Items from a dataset
▬▬▬▬▬▬▬▬▬▬

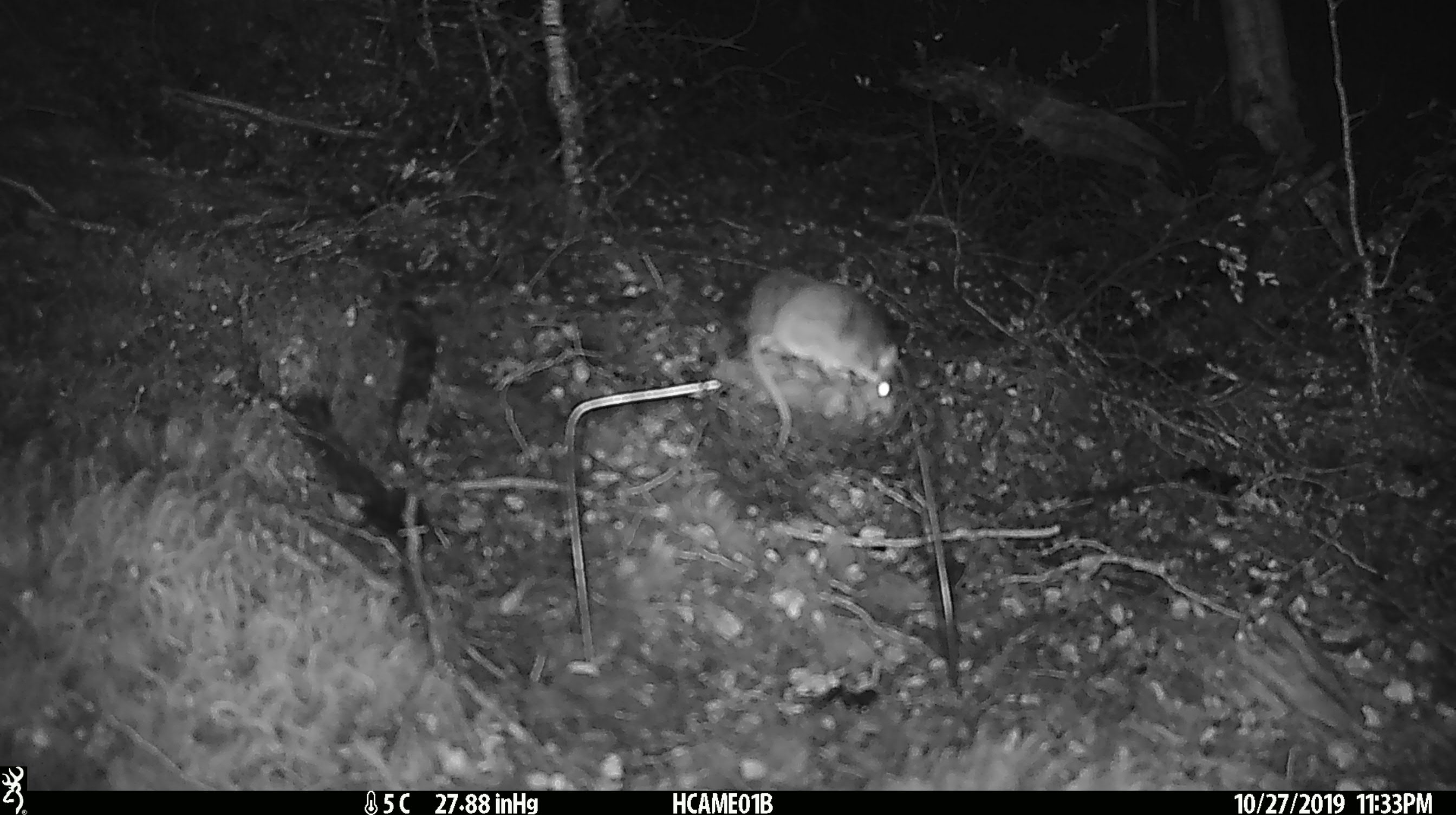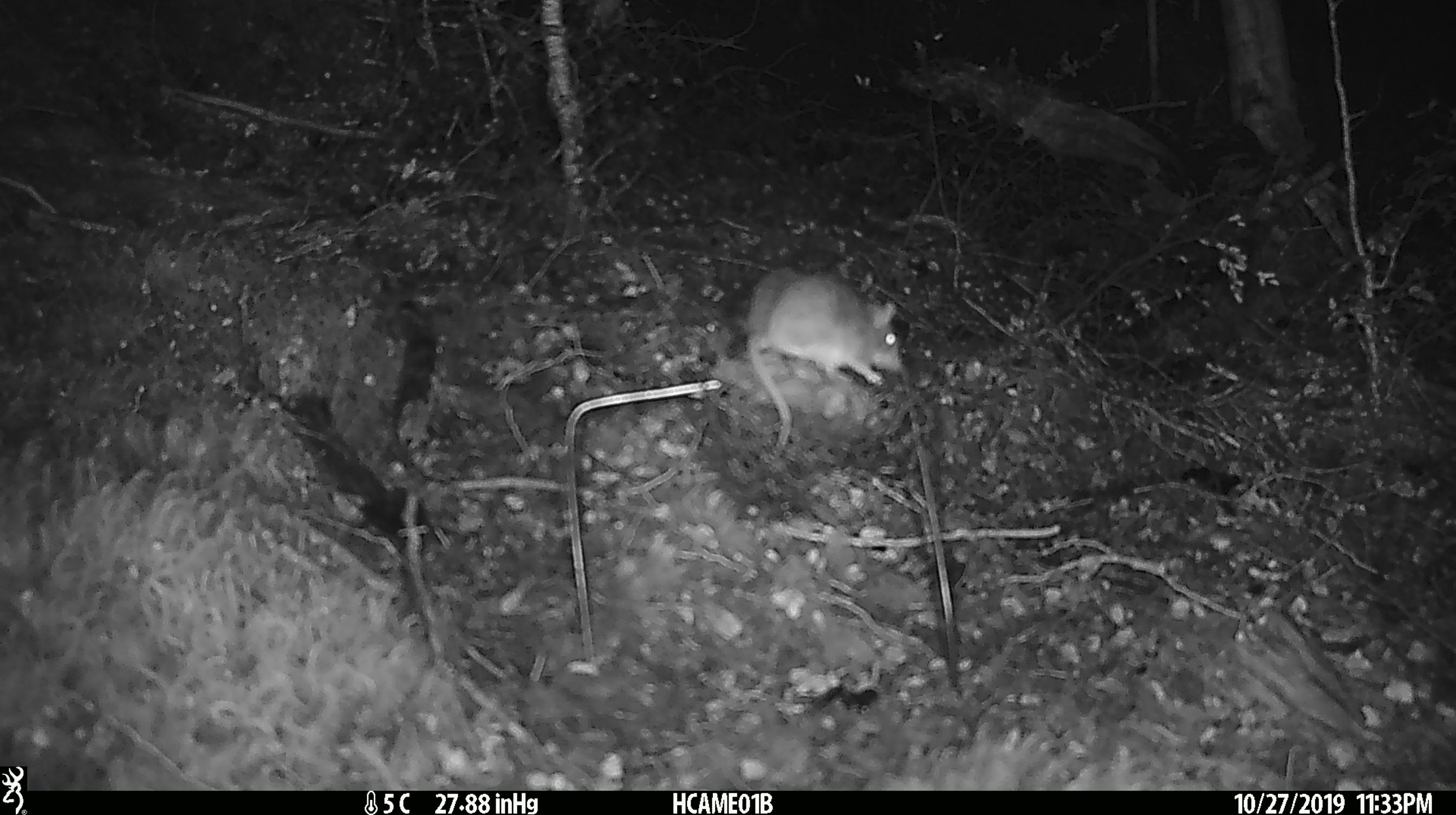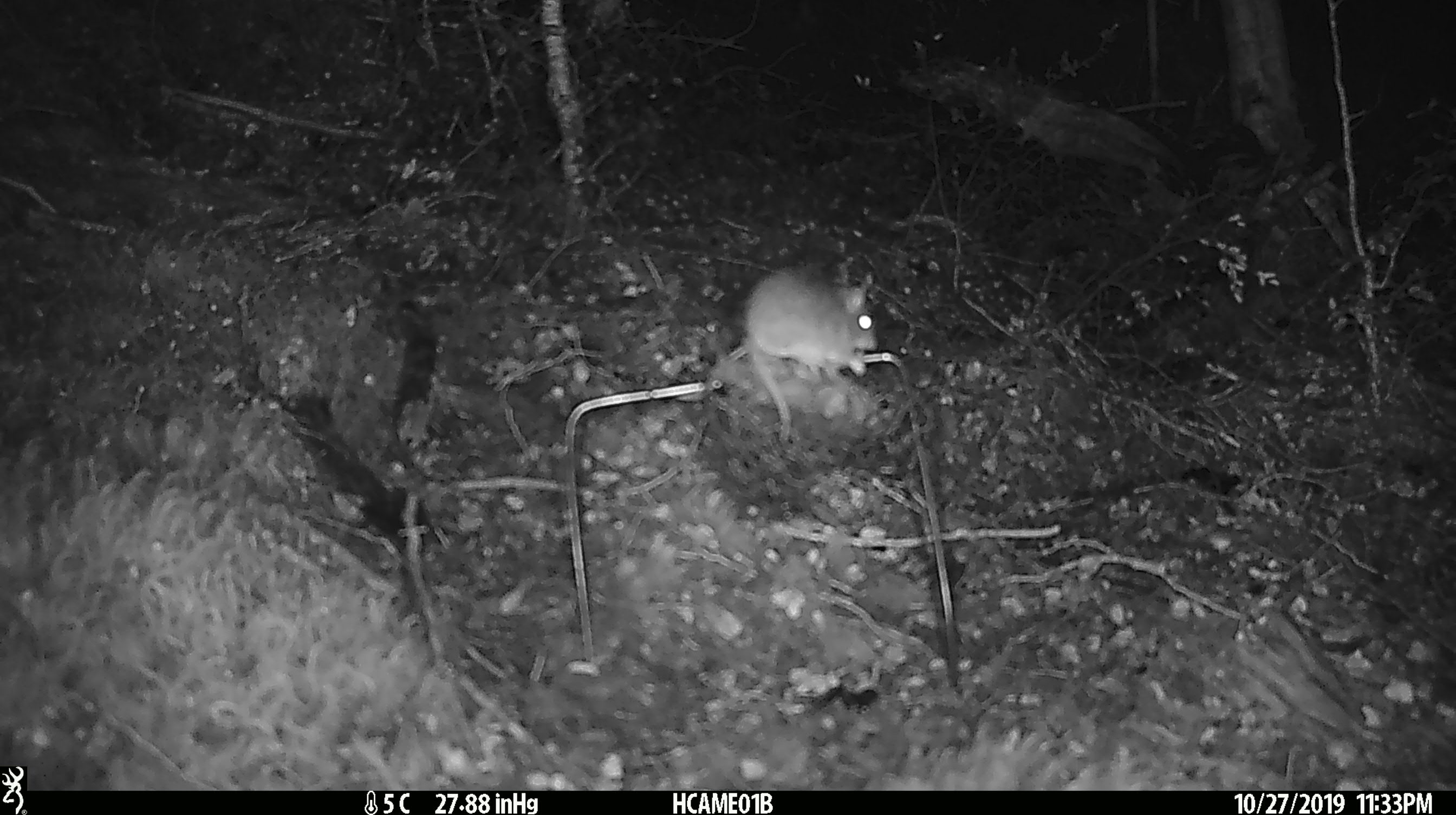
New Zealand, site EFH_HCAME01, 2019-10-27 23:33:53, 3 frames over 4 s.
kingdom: Animalia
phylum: Chordata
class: Mammalia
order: Rodentia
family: Muridae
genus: Mus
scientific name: Mus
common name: mouse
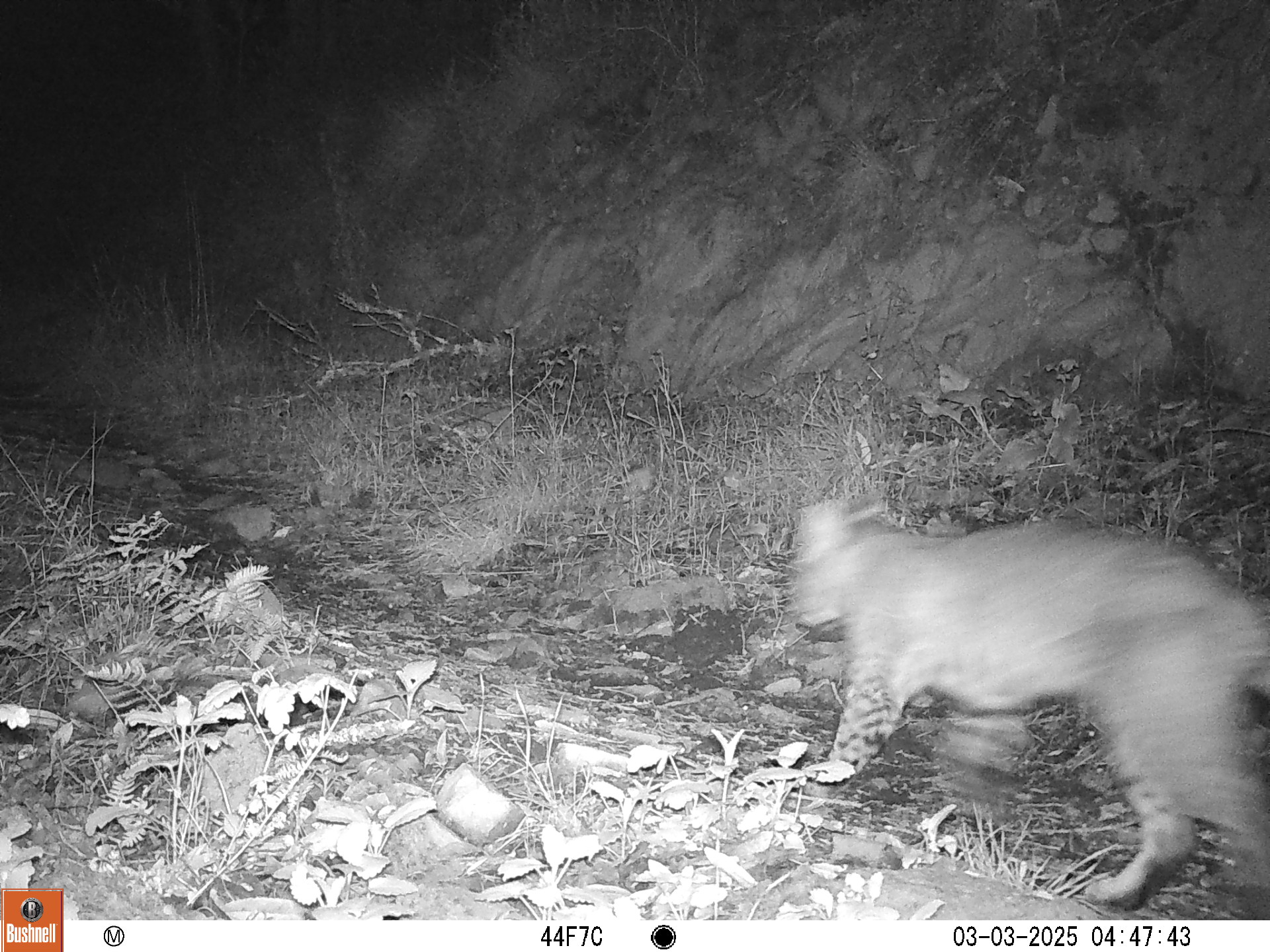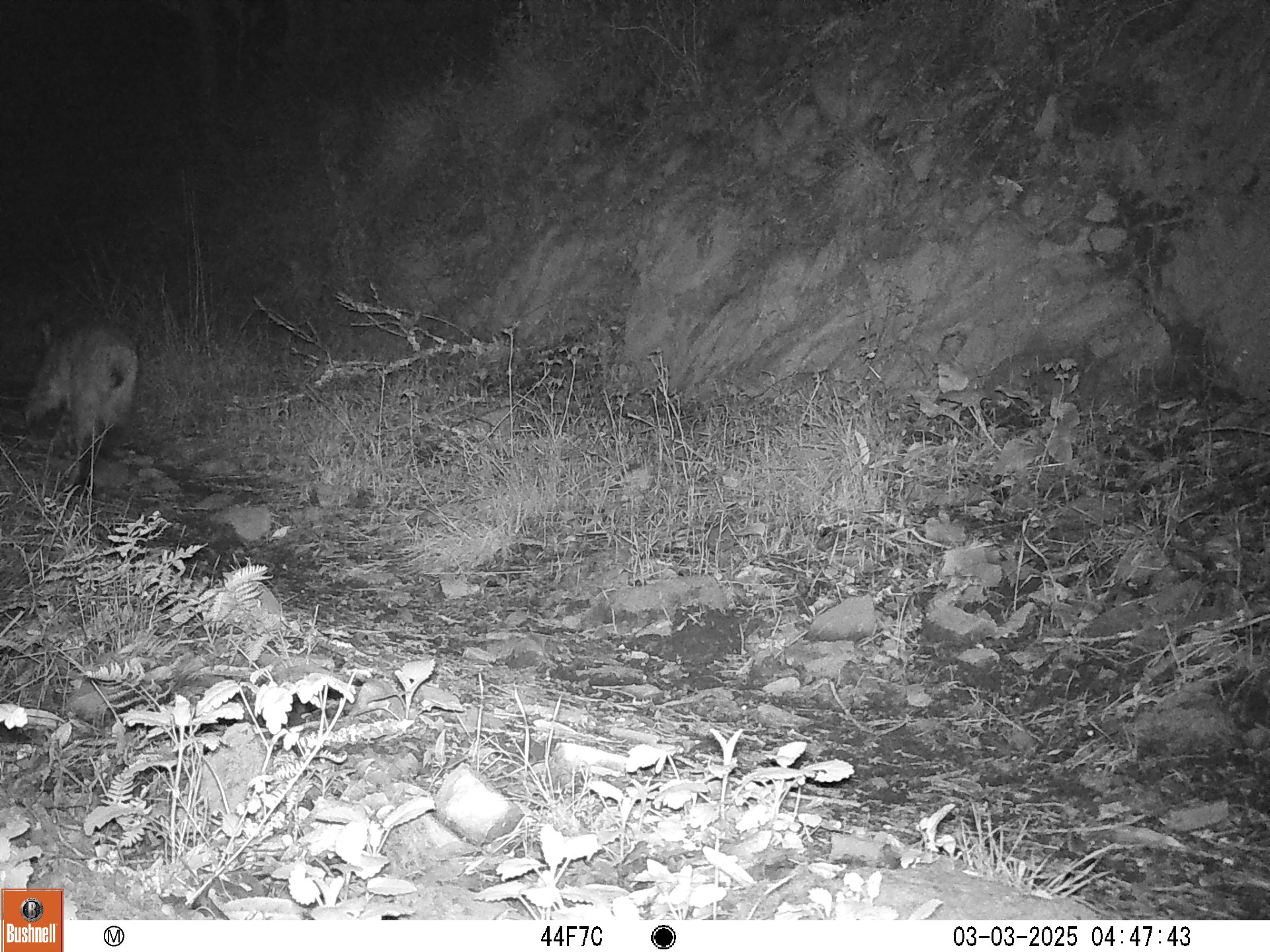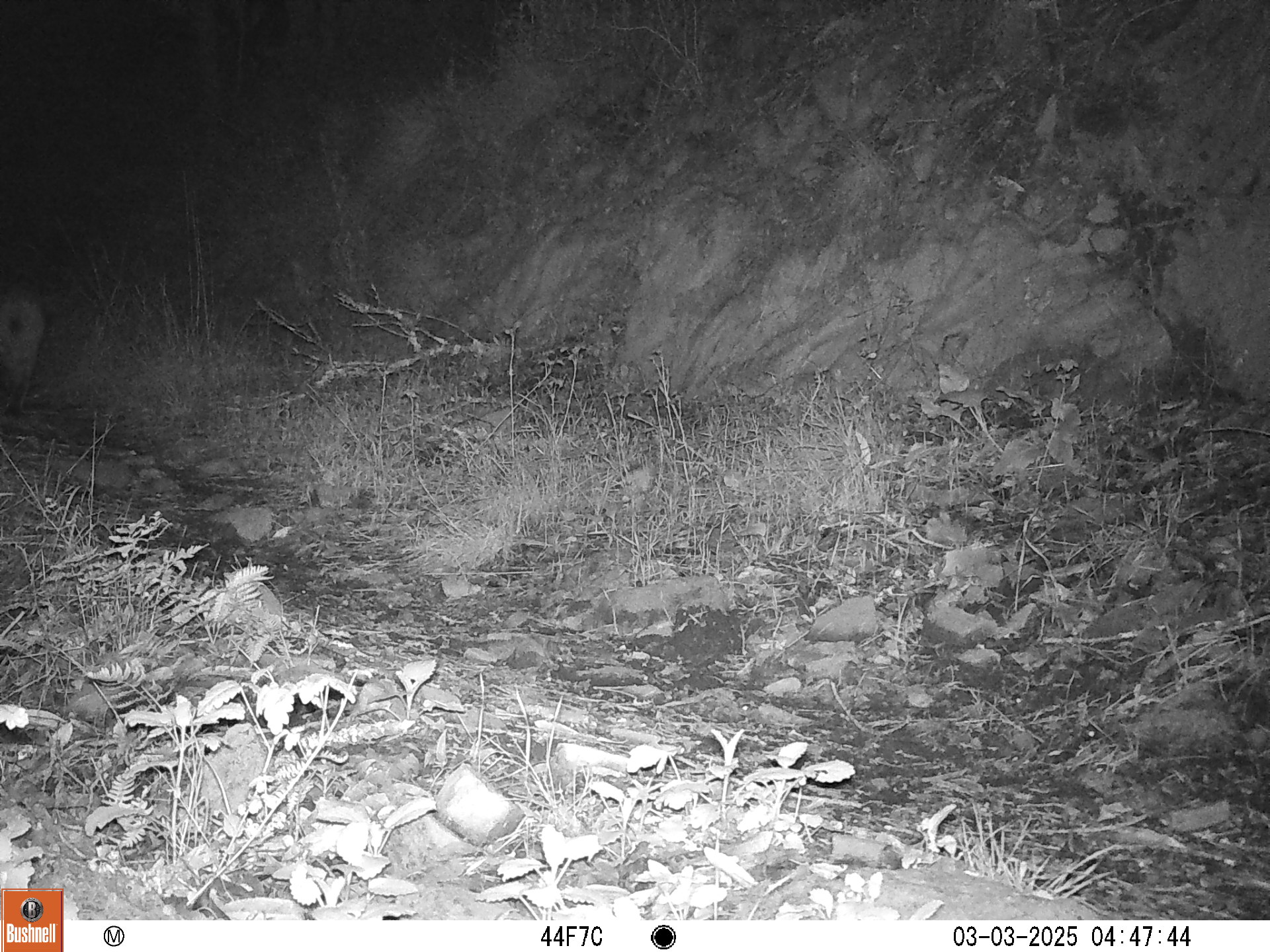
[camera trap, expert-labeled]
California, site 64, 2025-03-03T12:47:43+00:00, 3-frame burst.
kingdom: Animalia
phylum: Chordata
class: Mammalia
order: Carnivora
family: Felidae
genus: Lynx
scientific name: Lynx rufus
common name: bobcat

▬▬▬▬▬▬▬▬▬▬

» WORK ORDER: The lines to reproduce run from the one above containing "common name: mouse" through the one containing "scientific name: Lynx rufus". Copy them exactly and leave out all pictures.

» WRITTEN RESPONSE:
common name: mouse
[camera trap, expert-labeled]
California, site 64, 2025-03-03T12:47:43+00:00, 3-frame burst.
kingdom: Animalia
phylum: Chordata
class: Mammalia
order: Carnivora
family: Felidae
genus: Lynx
scientific name: Lynx rufus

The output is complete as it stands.